# WHAT YOU HAVE TO DO
Rewrite the data from the line containing "How much distance" through the end, changing every "closer" to "nearer" and keeping all else the same.

# Questions about scenes in images
+--

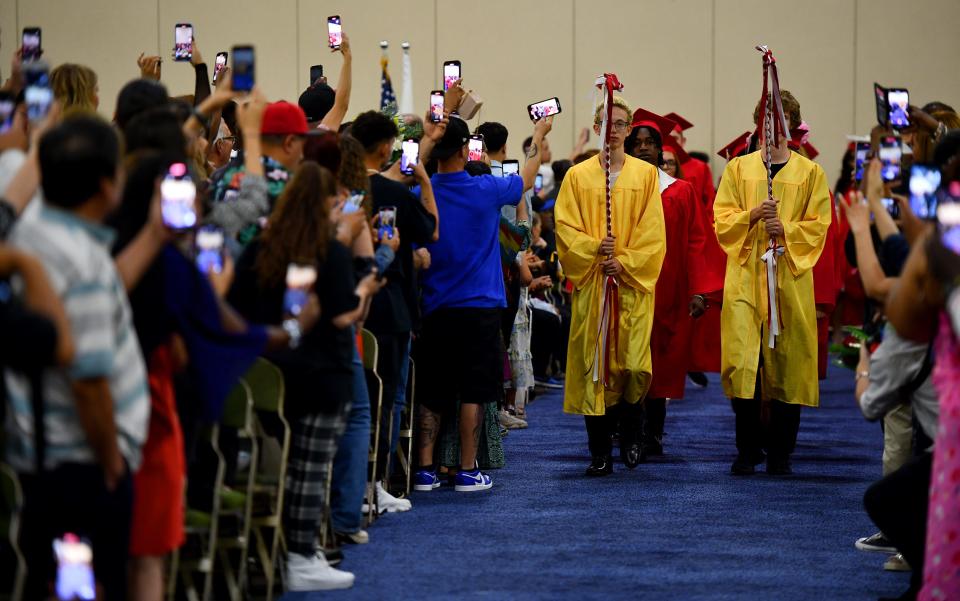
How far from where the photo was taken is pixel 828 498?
6.11 meters

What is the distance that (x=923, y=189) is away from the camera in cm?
376

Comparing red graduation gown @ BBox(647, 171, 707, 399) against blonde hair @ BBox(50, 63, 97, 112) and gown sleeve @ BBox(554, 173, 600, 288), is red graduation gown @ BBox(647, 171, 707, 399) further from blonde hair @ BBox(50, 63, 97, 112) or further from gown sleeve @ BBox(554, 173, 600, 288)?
blonde hair @ BBox(50, 63, 97, 112)

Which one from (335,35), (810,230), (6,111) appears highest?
(335,35)

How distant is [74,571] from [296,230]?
5.07 feet

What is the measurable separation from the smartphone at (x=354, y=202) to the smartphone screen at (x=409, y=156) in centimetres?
73

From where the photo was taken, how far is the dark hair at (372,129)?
5488 millimetres

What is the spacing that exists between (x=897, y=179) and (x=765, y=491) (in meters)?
2.48

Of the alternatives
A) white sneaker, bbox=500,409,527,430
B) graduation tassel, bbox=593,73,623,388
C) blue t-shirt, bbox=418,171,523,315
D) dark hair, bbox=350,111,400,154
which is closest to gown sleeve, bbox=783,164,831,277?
graduation tassel, bbox=593,73,623,388

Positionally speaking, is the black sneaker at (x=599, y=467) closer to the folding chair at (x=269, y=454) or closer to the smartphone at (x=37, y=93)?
the folding chair at (x=269, y=454)

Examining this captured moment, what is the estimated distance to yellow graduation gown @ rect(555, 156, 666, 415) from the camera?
21.9 feet

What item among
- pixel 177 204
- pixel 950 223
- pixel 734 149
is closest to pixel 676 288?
pixel 734 149

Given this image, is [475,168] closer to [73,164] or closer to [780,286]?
[780,286]

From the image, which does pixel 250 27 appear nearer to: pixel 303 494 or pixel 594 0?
pixel 594 0

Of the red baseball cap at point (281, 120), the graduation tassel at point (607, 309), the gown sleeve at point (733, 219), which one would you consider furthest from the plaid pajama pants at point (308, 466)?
the gown sleeve at point (733, 219)
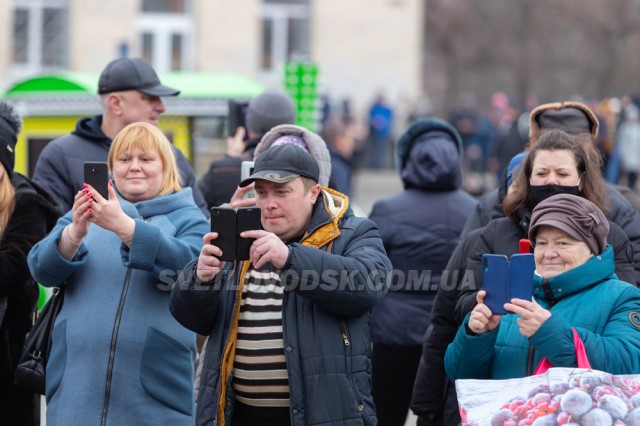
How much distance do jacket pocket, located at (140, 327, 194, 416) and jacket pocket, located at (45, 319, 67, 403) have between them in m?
0.34

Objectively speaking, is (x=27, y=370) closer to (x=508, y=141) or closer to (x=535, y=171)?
(x=535, y=171)

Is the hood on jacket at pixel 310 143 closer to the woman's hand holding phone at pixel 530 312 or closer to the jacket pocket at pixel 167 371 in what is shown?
the jacket pocket at pixel 167 371

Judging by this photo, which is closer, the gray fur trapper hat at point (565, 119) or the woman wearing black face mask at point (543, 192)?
the woman wearing black face mask at point (543, 192)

+--

# REPLY TO THE TASK
How much distance do jacket pocket, located at (140, 327, 194, 416) and jacket pocket, located at (45, 319, 67, 403) have between them in m?
0.34

Objectively speaking, is (x=27, y=370) nearer to (x=508, y=141) or nearer to (x=535, y=171)?
(x=535, y=171)

Is the hood on jacket at pixel 310 143 nearer to the woman's hand holding phone at pixel 530 312 or nearer to the jacket pocket at pixel 167 371 in what is shown?
the jacket pocket at pixel 167 371

Judging by this photo, which is nearer, the gray fur trapper hat at point (565, 119) or the woman wearing black face mask at point (543, 192)?
the woman wearing black face mask at point (543, 192)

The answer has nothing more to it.